Extrait de “Monsieur Malaussene” de Daniel Pennac, une explication de la cause premiere de la rotation de la terre …

Prenez un Malaussène, faites-lui mal, il court. Il pourrait réquisitionner un taxi, plonger dans le métro, s’accrocher à la queue d’un avion, non, il court ! Il met le trottoir en branle, engloutit l’asphalte, fait défiler des balcons au-dessus de sa tête.
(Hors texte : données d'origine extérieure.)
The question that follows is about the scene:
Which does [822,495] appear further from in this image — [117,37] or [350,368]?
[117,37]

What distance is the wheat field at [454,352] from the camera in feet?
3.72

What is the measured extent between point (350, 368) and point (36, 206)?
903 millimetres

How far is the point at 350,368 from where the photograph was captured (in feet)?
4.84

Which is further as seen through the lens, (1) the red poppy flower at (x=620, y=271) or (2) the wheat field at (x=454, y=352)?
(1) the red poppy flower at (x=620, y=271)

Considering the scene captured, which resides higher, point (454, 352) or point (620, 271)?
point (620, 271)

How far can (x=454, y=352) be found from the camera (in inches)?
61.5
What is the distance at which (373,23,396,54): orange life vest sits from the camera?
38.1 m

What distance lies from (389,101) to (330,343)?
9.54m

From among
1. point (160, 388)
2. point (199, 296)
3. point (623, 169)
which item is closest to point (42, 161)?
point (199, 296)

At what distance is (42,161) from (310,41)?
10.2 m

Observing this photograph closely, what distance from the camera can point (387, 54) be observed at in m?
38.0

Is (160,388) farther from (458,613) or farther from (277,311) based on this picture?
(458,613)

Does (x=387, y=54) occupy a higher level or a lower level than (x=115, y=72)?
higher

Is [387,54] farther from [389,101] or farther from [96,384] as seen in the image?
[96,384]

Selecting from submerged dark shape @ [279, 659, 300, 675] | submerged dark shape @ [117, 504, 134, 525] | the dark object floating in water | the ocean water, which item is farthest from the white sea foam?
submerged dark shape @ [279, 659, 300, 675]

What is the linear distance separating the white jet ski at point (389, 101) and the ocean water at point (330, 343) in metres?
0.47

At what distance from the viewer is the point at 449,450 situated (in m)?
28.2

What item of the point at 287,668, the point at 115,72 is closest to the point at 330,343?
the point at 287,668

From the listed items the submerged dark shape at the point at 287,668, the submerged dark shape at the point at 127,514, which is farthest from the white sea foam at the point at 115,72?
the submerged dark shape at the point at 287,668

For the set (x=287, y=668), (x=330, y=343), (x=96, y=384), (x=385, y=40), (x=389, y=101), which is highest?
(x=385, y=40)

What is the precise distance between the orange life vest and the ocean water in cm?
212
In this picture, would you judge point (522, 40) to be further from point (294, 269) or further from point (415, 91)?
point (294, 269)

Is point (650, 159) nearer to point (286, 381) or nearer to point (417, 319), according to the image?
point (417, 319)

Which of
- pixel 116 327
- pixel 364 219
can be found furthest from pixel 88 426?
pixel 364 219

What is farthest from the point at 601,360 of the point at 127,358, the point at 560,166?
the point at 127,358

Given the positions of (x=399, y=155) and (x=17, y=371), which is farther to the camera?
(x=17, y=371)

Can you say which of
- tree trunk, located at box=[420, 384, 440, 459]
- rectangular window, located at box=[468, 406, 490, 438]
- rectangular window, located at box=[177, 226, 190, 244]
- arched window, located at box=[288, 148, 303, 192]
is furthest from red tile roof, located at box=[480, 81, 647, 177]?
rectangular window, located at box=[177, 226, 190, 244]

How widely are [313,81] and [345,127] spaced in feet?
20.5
Les passants qui se retournent l’ont déjà perdu de vue, les marronniers n’ont pas le temps de se compter … il court, Malaussène, il court le plus droit possible, et saute le plus haut qu’il peut, les chiens le sentent passer au-dessus de leurs truffes, et les flics ne le voient pas traverser les carrefours, il développe sa foulée parmi les coups de gueule et de klaxon, le hurlement de la gomme et la stridulation des sifflets, l’envolée des pigeons et le coulé des chats au dos creux, il court, Malaussène, et on ne voit pas trop qui pourrait courir plus vite, si ce n’est un autre Malaussène peut-être, un autre malheur en mouvement, et tout compte fait ils doivent être nombreux ces coureurs affligés, si on en juge par la rotation de la terre, car elle tourne sous les pieds de l’homme qui court, la terre, il n’y a pas d’autre explication … et ces idées rondes sont les seules qui puissent venir à l’esprit de l’homme qui court à la surface du globe, il court sur une boule qui tourne, l’homme, condamné au surplace, à l’idée circulaire, renvoyé aux origines par chaque pas qui le rapproche du but (…).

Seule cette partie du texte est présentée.